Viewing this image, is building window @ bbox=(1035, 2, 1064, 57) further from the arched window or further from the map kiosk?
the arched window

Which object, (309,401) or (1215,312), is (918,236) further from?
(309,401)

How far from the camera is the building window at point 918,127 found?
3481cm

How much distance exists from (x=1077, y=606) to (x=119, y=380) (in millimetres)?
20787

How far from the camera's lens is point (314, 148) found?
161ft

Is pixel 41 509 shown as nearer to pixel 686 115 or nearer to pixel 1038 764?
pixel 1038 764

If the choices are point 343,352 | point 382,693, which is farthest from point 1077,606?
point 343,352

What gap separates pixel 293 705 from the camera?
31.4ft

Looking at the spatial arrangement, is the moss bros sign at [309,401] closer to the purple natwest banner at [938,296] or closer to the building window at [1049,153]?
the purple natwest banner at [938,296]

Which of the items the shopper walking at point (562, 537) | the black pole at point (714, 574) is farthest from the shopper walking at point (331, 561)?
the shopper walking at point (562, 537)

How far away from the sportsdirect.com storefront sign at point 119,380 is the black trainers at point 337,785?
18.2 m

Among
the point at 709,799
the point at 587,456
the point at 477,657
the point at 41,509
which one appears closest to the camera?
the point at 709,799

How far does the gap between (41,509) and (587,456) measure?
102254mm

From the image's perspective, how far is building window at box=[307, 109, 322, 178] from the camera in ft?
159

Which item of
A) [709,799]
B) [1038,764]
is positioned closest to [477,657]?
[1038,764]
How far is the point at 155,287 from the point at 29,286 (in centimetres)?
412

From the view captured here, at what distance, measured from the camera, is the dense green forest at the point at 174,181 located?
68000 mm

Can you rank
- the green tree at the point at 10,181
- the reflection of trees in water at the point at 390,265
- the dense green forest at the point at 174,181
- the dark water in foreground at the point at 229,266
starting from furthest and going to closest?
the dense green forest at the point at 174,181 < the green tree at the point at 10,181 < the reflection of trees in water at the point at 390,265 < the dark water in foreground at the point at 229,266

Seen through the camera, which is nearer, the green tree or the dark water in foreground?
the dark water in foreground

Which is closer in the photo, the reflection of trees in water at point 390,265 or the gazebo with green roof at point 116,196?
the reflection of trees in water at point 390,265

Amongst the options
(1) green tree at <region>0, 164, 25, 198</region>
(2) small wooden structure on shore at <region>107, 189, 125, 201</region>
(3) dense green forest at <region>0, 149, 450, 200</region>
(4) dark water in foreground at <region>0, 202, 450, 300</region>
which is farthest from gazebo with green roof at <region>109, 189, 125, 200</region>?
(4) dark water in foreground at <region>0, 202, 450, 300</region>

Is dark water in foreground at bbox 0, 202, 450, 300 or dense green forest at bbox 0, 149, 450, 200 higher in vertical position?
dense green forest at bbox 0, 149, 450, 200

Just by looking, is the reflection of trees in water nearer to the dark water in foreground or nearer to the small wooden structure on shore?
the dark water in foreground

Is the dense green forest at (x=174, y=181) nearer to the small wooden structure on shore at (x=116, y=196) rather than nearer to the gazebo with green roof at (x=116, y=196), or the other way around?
■ ■ ■ ■ ■
Arrange everything from the line containing "Is dark water" down to the end of the records above as a numbered list, leaving out blank lines.

1. Is dark water in foreground at bbox 0, 202, 450, 300 or dense green forest at bbox 0, 149, 450, 200 higher in vertical position?
2. dense green forest at bbox 0, 149, 450, 200
3. Just by looking, is the reflection of trees in water nearer to the dark water in foreground or nearer to the small wooden structure on shore?
4. the dark water in foreground
5. Is the dense green forest at (x=174, y=181) nearer to the small wooden structure on shore at (x=116, y=196) rather than nearer to the gazebo with green roof at (x=116, y=196), or the other way around?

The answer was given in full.